DOCUMENT EXCERPT Block Start

Researchers Call Actinic Keratoses An Important Warning Sign

NEW YORK (CBS 2) — Skin cancer is the most common cancer in the United States, and treatments can leave you scarred and disfigured.

Researchers told CBS 2’s Dr. Max Gomez recently that they may have found an early warning sign that could help prevent skin cancer.

“I come from a tradition of swimmers, lifeguards, camp counselors, and we’ve spent hours upon hours upon hours in the sun,” Richard Rosenthal told Gomez.

Rosenthal said he is paying the price for all of those hours in the sun in the form of skin cancer. He has already had one skin cancer removed, as well as a number of pre-cancerous lesions known as solar or “actinic keratoses.”

“These lesions can turn into skin cancers, particularly through the squamous cell carcinoma type. And this is the second most common type of skin cancer that we see in our patients,” explained Mount Sinai Medical Center’s Dr. Gary Goldenberg.

Actinic keratoses look like red, scaly patches and are usually found on sun-exposed skin like backs of hands, balding scalps, ears, and the face. The keratoses can usually be frozen off with liquid nitrogen, but they could signal a more serious problem.

“We know that if a patient comes in with actinic keratoses, over 80 percent of patients have sub-clinical lesions which are underneath the surface that we can’t see with our eyes,” Dr. Goldenberg said. “These lesions are there and they can become actinic keratoses and squamous cell carcinoma down the road.”

Since the keratoses percolate under the surface of the skin and are not visible, dermatologists have started to move towards treating the entire face with preventive creams.

“The key is to treat them before they have a chance to become visible actinic keratoses, or worse, become squamous cell carninoma, which could require surgical intervention,” Dr. Goldenberg said.

There are several creams available that can be applied at home which can be used to fight rapidly dividing cells like keratoses. There is also something called photodynamic therapy, which allows patients to bathe their skin in a blue light that activates a lotion which is absorbed by keratoses.

Experts also recommend taking preventative steps, particularly using sunscreen. Even after skin cancer, using sunscreen can prevent the development of future keratoses, according to a study. Gomez cautioned that you should not diagnose your own keratoses or skin cancer, and advised anyone with concerns to visit a dermatologist.

DOCUMENT EXCERPT Block End
SOURCE DATA Block Start

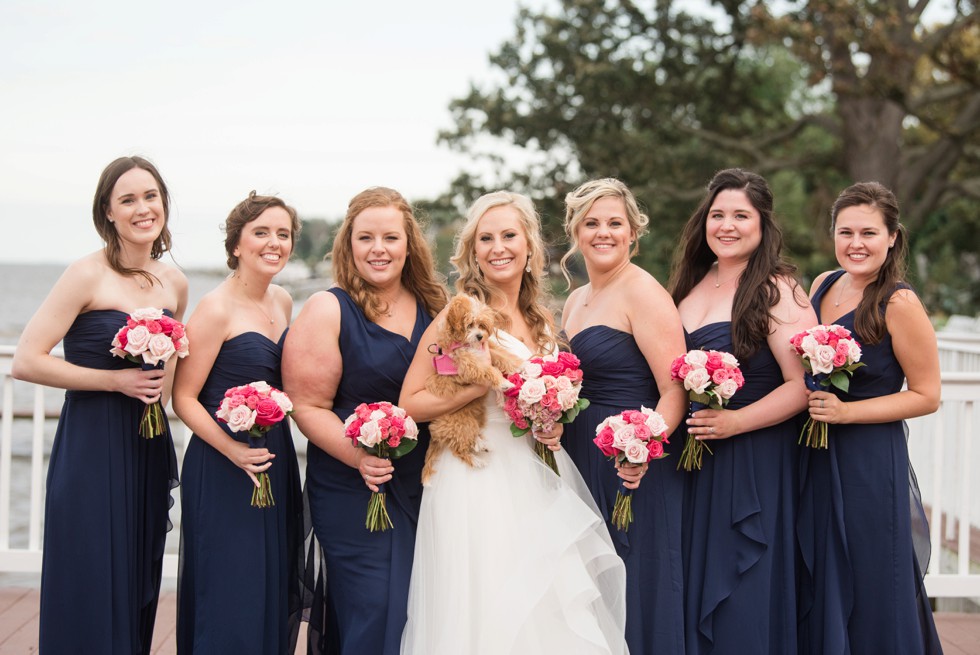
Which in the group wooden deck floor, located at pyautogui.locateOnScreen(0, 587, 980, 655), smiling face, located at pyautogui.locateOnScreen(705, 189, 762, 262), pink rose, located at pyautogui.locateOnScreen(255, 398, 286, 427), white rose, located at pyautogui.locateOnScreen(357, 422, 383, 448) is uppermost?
smiling face, located at pyautogui.locateOnScreen(705, 189, 762, 262)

SOURCE DATA Block End

• GOAL OF THE EXERCISE:
Quote, word for word, the stretch of the actinic keratoses article above that begins with the words containing "Experts also recommend" and ends with "visit a dermatologist.".

• RESULT OF THIS EXERCISE:
Experts also recommend taking preventative steps, particularly using sunscreen. Even after skin cancer, using sunscreen can prevent the development of future keratoses, according to a study. Gomez cautioned that you should not diagnose your own keratoses or skin cancer, and advised anyone with concerns to visit a dermatologist.